2008

hello my poor dishevelled band of elves!

this is it, Christmas message number seven and im afraid to say possibly the grimmest yet. so far i've tried to resuscitate this email twelve times and it still ain't getting up and shaking it's red nose at me. C'MON, DO IT FOR ME, YOU HAIRY GOOD FOR NOTHING BEAST, DON'T GIVE UP NOW!

what are we gonna do folks? where are we to find the glowing fires of Christmas, the rosy red cheeks and the message of hope for all mankind? how are we to survive the harsh winter wastelands of the credit-crunch? so many questions, so little time. i don't know how you're feeling but everywhere just seems to be oozing doom and gloom... it's a shame i agree, but that's the kinda hangover we get for years on a spending binge - i just hope you've by now all 'reined' in your spending and are looking towards a happier more frugal future... at the end of the day, lets be honest, it's not really that bad, just a bit uncomfortable - like new pants... slightly restrictive but ultimately comforting to know it's all under control.
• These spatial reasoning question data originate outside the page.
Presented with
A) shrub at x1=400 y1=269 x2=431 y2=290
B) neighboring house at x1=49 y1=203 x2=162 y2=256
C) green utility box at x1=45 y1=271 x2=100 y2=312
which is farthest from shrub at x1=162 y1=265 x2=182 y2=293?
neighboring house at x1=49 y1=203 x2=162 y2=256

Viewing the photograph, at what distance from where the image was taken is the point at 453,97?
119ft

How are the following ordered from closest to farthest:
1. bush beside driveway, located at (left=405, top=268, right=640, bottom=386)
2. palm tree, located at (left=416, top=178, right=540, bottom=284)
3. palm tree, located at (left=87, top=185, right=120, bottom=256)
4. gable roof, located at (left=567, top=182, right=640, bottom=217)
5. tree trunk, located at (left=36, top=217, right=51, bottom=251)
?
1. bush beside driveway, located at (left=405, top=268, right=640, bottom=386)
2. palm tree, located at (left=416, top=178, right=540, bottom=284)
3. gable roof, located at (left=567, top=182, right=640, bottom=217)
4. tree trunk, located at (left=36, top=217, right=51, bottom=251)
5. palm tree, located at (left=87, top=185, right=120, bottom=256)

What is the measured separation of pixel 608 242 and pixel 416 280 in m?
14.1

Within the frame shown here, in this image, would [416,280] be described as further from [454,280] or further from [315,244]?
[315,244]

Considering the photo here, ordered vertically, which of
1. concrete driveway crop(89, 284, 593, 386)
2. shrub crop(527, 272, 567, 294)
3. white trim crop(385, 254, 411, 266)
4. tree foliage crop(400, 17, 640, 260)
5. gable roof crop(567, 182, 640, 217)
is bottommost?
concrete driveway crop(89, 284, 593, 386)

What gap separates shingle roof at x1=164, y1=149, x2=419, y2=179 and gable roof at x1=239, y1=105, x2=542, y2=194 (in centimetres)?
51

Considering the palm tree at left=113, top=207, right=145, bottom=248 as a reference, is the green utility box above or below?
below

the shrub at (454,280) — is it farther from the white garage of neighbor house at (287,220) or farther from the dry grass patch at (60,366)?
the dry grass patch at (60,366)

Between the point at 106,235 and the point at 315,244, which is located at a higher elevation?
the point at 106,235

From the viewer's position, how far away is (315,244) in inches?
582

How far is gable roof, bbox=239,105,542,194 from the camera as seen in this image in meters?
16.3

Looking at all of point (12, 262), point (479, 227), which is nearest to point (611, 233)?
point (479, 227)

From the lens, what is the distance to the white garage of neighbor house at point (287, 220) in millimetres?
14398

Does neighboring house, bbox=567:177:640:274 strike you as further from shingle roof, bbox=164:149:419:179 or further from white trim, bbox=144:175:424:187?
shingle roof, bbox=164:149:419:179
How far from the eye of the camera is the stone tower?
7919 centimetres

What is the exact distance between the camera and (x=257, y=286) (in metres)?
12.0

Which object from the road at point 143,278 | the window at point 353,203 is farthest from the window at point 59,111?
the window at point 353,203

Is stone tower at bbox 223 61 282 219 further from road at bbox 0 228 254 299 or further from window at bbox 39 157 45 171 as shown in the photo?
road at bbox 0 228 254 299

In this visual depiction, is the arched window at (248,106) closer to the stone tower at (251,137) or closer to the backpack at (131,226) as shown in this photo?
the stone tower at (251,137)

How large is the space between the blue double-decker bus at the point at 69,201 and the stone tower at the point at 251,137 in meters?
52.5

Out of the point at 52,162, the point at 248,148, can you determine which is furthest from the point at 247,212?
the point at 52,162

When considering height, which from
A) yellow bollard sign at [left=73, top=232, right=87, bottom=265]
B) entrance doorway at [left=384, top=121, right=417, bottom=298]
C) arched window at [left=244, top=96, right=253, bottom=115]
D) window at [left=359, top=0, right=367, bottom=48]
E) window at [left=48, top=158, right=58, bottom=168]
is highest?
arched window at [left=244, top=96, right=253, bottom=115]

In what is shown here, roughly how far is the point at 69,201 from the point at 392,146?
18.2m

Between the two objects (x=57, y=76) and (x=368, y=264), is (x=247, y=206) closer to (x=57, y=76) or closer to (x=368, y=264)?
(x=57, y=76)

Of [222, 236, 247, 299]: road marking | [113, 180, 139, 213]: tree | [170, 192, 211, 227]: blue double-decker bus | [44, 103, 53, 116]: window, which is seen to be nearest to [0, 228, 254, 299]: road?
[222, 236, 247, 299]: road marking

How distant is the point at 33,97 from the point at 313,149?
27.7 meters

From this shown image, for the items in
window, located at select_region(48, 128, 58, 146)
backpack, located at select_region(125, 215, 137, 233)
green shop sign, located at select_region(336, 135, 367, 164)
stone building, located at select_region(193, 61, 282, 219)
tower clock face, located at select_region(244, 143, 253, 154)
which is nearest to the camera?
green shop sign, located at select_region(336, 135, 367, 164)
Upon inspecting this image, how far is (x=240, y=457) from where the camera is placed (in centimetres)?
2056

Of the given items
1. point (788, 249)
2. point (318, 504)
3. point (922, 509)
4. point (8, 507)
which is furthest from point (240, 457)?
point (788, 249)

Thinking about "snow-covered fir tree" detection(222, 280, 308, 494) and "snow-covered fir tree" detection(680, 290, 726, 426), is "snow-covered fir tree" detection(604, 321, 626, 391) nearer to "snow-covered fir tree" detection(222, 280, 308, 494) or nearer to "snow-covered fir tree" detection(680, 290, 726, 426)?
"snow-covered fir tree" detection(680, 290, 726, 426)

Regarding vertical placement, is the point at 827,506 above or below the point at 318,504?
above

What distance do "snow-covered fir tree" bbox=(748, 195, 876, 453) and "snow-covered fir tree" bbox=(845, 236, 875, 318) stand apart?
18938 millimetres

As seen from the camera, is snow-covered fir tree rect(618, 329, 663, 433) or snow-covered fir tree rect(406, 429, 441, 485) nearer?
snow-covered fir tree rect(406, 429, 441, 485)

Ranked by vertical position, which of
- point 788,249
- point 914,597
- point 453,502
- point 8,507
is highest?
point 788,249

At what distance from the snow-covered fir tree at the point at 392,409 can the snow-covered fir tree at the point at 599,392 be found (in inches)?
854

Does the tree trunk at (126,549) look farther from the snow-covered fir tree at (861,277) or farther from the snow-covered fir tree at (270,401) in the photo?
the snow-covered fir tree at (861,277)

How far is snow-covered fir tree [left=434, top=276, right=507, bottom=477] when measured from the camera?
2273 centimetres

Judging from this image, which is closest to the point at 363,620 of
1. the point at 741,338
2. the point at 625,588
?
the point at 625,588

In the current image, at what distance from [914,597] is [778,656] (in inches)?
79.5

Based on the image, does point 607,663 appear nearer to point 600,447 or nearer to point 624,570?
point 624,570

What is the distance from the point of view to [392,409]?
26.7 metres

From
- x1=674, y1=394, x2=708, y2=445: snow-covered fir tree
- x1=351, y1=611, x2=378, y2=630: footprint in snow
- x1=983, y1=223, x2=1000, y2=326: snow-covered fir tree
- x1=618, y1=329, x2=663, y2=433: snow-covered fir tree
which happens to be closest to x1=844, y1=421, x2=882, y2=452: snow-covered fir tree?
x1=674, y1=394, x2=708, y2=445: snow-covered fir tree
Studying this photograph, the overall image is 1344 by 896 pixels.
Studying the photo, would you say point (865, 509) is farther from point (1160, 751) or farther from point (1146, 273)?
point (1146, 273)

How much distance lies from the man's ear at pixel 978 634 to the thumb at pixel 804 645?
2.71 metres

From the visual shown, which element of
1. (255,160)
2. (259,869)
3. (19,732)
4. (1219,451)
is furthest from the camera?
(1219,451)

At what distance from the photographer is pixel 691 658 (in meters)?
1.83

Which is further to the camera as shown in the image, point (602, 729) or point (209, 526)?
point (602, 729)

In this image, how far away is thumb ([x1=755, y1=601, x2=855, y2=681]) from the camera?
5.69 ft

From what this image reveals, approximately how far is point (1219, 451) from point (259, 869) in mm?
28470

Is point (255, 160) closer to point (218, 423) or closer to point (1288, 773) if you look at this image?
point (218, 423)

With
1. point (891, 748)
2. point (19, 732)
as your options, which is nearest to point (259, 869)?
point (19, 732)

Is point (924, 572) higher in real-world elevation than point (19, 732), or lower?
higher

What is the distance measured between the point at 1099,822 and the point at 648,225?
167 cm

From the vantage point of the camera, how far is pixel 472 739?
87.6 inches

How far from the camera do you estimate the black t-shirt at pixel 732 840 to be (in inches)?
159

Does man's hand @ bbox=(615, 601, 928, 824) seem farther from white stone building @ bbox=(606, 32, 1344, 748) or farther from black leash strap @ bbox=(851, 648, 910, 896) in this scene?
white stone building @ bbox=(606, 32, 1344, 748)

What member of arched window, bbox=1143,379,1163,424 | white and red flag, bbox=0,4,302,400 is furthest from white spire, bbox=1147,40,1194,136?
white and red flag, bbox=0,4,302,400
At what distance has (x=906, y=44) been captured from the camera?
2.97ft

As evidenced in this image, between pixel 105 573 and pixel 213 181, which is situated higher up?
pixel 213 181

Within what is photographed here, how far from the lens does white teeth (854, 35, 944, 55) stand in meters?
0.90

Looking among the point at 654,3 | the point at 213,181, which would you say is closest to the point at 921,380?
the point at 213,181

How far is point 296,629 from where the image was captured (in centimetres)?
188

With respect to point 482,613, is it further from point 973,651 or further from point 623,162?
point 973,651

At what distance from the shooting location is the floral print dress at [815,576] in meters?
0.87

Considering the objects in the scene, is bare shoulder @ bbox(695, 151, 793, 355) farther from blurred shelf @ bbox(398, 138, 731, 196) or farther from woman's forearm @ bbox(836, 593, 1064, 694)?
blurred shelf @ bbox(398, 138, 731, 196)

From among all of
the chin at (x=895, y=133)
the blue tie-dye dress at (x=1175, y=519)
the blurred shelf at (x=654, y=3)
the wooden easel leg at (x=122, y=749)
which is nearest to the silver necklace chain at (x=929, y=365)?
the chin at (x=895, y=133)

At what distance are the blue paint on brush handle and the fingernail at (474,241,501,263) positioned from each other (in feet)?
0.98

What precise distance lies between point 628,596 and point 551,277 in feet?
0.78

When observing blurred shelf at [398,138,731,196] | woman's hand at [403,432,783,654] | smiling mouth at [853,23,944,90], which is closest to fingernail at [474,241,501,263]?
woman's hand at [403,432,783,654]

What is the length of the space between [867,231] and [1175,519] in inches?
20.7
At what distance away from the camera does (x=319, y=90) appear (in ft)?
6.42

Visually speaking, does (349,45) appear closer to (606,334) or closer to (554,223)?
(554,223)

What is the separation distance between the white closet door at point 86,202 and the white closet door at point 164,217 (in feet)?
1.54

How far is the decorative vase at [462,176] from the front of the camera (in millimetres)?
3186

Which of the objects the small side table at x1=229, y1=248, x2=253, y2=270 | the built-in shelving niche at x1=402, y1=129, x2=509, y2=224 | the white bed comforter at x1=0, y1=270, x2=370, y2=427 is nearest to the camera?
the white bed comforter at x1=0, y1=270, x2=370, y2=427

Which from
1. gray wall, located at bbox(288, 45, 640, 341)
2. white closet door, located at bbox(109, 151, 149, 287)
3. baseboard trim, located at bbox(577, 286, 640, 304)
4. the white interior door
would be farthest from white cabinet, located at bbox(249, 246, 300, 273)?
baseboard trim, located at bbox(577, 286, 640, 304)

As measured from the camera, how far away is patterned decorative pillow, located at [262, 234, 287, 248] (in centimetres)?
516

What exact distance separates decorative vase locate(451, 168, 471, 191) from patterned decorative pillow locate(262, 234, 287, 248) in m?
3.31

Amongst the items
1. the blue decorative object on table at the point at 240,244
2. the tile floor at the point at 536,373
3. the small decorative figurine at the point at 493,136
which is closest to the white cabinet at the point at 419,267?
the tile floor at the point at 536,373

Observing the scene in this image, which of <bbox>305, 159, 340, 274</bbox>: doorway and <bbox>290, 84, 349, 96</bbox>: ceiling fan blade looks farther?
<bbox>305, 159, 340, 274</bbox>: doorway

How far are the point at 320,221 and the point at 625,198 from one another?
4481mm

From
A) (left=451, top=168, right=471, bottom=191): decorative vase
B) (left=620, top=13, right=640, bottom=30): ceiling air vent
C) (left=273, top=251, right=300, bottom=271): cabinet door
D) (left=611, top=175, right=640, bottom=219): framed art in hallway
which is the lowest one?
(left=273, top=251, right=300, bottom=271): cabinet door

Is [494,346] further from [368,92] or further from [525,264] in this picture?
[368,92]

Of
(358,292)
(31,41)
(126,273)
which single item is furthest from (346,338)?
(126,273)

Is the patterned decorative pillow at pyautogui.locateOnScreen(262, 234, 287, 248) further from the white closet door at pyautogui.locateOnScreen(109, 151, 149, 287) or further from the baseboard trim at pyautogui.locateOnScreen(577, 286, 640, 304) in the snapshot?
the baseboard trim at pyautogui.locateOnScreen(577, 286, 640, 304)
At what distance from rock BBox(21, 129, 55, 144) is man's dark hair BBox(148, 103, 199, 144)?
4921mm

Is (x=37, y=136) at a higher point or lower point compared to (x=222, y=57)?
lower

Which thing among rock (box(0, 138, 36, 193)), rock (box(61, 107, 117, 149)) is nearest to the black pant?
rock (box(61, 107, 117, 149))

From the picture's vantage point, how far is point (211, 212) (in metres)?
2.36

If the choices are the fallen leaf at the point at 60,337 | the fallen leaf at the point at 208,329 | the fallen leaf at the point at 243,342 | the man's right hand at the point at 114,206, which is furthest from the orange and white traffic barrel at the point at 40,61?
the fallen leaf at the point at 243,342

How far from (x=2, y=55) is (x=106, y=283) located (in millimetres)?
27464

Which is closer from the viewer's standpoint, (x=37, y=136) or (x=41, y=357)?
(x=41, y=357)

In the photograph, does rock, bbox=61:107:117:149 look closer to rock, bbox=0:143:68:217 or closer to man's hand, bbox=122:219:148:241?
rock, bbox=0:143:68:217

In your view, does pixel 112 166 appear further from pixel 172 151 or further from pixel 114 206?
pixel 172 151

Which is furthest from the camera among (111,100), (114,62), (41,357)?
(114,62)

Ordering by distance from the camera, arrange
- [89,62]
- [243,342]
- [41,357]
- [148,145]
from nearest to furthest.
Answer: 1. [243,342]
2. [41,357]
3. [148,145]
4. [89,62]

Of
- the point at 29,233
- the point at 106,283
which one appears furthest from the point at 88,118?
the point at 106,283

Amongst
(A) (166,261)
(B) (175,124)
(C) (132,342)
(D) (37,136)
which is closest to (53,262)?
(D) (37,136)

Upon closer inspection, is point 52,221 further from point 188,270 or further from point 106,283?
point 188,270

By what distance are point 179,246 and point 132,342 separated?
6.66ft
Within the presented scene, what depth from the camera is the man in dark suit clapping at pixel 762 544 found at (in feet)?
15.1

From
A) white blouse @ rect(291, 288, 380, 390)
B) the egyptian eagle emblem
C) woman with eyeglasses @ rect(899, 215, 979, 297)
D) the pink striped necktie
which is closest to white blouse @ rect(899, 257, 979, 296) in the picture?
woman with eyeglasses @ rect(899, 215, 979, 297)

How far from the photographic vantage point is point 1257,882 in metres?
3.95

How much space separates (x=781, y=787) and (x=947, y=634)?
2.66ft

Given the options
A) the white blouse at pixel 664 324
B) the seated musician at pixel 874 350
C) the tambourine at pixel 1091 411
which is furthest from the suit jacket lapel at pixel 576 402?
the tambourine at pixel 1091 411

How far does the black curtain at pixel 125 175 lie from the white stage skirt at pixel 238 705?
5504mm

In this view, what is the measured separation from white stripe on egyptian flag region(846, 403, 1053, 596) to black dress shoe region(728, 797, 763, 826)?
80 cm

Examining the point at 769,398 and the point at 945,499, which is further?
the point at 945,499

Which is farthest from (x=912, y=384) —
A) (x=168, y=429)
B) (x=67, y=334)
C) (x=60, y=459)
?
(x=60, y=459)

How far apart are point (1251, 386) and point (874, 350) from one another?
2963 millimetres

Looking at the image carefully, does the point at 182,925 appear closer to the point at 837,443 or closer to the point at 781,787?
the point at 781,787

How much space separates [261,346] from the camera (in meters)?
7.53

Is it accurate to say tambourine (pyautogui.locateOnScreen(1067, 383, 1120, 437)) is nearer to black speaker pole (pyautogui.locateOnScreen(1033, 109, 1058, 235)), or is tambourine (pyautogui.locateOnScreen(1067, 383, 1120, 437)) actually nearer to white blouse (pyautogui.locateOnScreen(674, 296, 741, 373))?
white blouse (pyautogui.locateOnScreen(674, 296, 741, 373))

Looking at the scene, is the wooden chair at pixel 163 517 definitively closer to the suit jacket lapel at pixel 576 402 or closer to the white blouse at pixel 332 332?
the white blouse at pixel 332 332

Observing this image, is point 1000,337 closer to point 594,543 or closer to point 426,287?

so here's a short list of top tips to save your hard-earned coins this Christmas:

1) scour charity shops for gifts. get this, i found BOGOF offers on books in the local PDSA, brilliant.

2) wrap up warm, they'll think you appreciate the new jumper you got given, it makes you feel a bit Christmassy and you can turn the heating down!

3) buy at least 25% less Christmas food. i can guarantee you'll still survive and come on, you don't really need it do you.

4) have a £1 sin-jar for anyone who talks about money this Christmas, you'll make a packet.

5) save on wrapping paper by stealthily whisking discarded paper away and wrap your own presents in it (don't forget the name tags!).

once you've done all that you'll be set for a rip-roaring good ol' Christmas... stick the TV on and moan about what isn't on, ponder the question does the RadioTimes now make money any time other than at Christmas? put £1 in the sin-jar, go outside and complain about the lack of snow for playing in - deal with your sadness by building the next best thing - a mudman, lie to the kids about the reason for them not receiving proper presents was because Santa had his stash held in an Icelandic bank, put £1 in the sin-jar... you get the idea, yep - it's gonna be pretty much as great as usual!

just remember, no matter what happens, your Christmas could not and will not be as bad as Lapland Matchams, it won't include any of the following winter wonderland treats that the south's biggest and best Crimbo attraction had to offer... thin huskies, Santa with a fag hanging out of his mouth, dirty burger vans, traumatised children, a nativity scene so bad it could be considered blasphemous, wine drinking elves getting slapped in a gingerbread house, £10 to wave at Santa, a big rabbit in a cage?! - the mind boggles... yep, for me, that strange, beautiful, tragic and ironic story pretty much nailed what Christmas 2008 is all about.

have a good one folks, lets hope 2009 is just as bright and glistening.